== KUTIPAN TEKS ==
........
Minggu, 24 November 2019

MENCEGAH KEPUNAHAN SUATU NEGARA

Berbicara tentang kepunahan ternyata tidak terbatas  punahnya  Flora dan Fauna.    Kepunahan juga terjadi dalam peradaban maupun negara.  Begitu dalam pewayangan terjadi kepunahan, seperti cerita Ramayana Rama dan Rahwana punah, disusul cerita Mahabarata Pandawa dan Kurawa akhirnya punah juga.

Sejarah di Negeri Nusantara sebelum merdeka, mengalami perubahan yang berakhir dengan   kepunahan juga.    Seperti Kerajaan Kalingga, Sriwijaya, Kediri, Singosari, Mojopahit, Mataram yang saat itu mengalami jaman keemasan sampai Champa, Madagaskar akhirnya tinggal nama.   Negara Kesatuan Republik Indonesia yang diproklamirkan oleh Soekarno Hatta tanggal 17 Agustus 1945, kalau tidak kita jaga dan kita pertahankan bisa jadi akan senasib seperti Yugoslavia maupun Rusia.
........
== DATA YANG DIBERIKAN ==
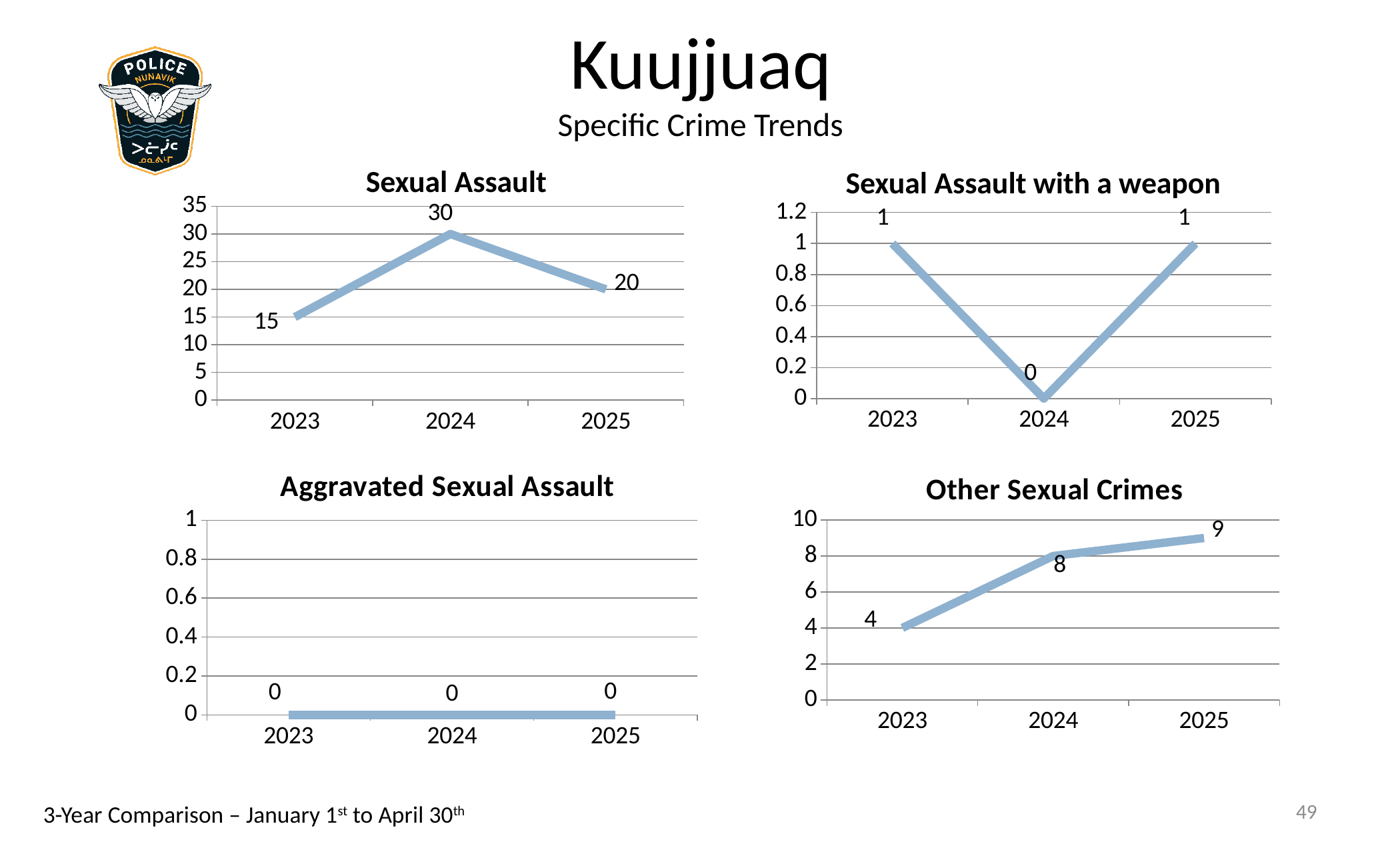
In the Other Sexual Crimes chart, do the values rise or fall from 2023 to 2025? rise In the Other Sexual Crimes chart, what is the value for 2023? 4 What kind of chart is the Aggravated Sexual Assault chart? line chart In the Sexual Assault chart, what is the difference between the 2024 and 2025 values? 10 In the Sexual Assault chart, which year has the lowest value? 2023 In the Sexual Assault with a weapon chart, how many years are plotted? 3 In the Sexual Assault chart, what is the value for 2024? 30 In the Other Sexual Crimes chart, what is the difference between the 2025 and 2023 values? 5 In the Sexual Assault chart, is the value for 2023 larger or smaller than the value for 2025? smaller In the Sexual Assault with a weapon chart, what is the value for 2024? 0 In the Other Sexual Crimes chart, which year has the highest value? 2025 In the Aggravated Sexual Assault chart, what is the value for 2025? 0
........
== SOAL DAN TUGAS ==
a) Ulangi bagian tulisan tentang mencegah kepunahan negara, dimulai dengan "Sejarah di Negeri" dan berlanjut hingga "Yugoslavia maupun Rusia.".
b) Teruskan tulisan tentang mencegah kepunahan negara, mulai dari kalimat sesudah kalimat terakhirnya.
Data di atas diambil dari sumber lain.

== JAWABAN TIAP TUGAS ==
a)
Sejarah di Negeri Nusantara sebelum merdeka, mengalami perubahan yang berakhir dengan   kepunahan juga.    Seperti Kerajaan Kalingga, Sriwijaya, Kediri, Singosari, Mojopahit, Mataram yang saat itu mengalami jaman keemasan sampai Champa, Madagaskar akhirnya tinggal nama.   Negara Kesatuan Republik Indonesia yang diproklamirkan oleh Soekarno Hatta tanggal 17 Agustus 1945, kalau tidak kita jaga dan kita pertahankan bisa jadi akan senasib seperti Yugoslavia maupun Rusia.

b)
Tulisan  para ilmuwan yang memprediksi  suatu peradaban atau negara yang akan mengalami persoalan serius ternyata  cukup banyak.  Indonesia diprediksi akan mengalami kebangkrutan  mengarah ke punah pada urutan ke 5.   Urutan pertama diduduki Korea Selatan, disusul Jepang, Tiongkok, Jerman dan terakhir Indonesia (liputan6dotcom, 8/3/2018)

Faktor Kepunahan Peradaban atau Negara menurut ilmuwan  Jared Mason Diamond.

Jared yang merupakan pemenang penghargaan Pulitzer, pernah menyinggung beberapa negara yang akan mengalami  keruntuhan atau kepunahan diantaranya Indonesia.   Adapun faktor penyebab keruntuhan peradaban maupun negara karena Pengrusakan Lingkungan, Perubahan Iklim, Hubungan Sekutu dengan Negara Tetangga, Permusuhan dengan Negara Tetangga, yang terakhir karena faktor Politik, Ekonomi, Sosial dan Budaya.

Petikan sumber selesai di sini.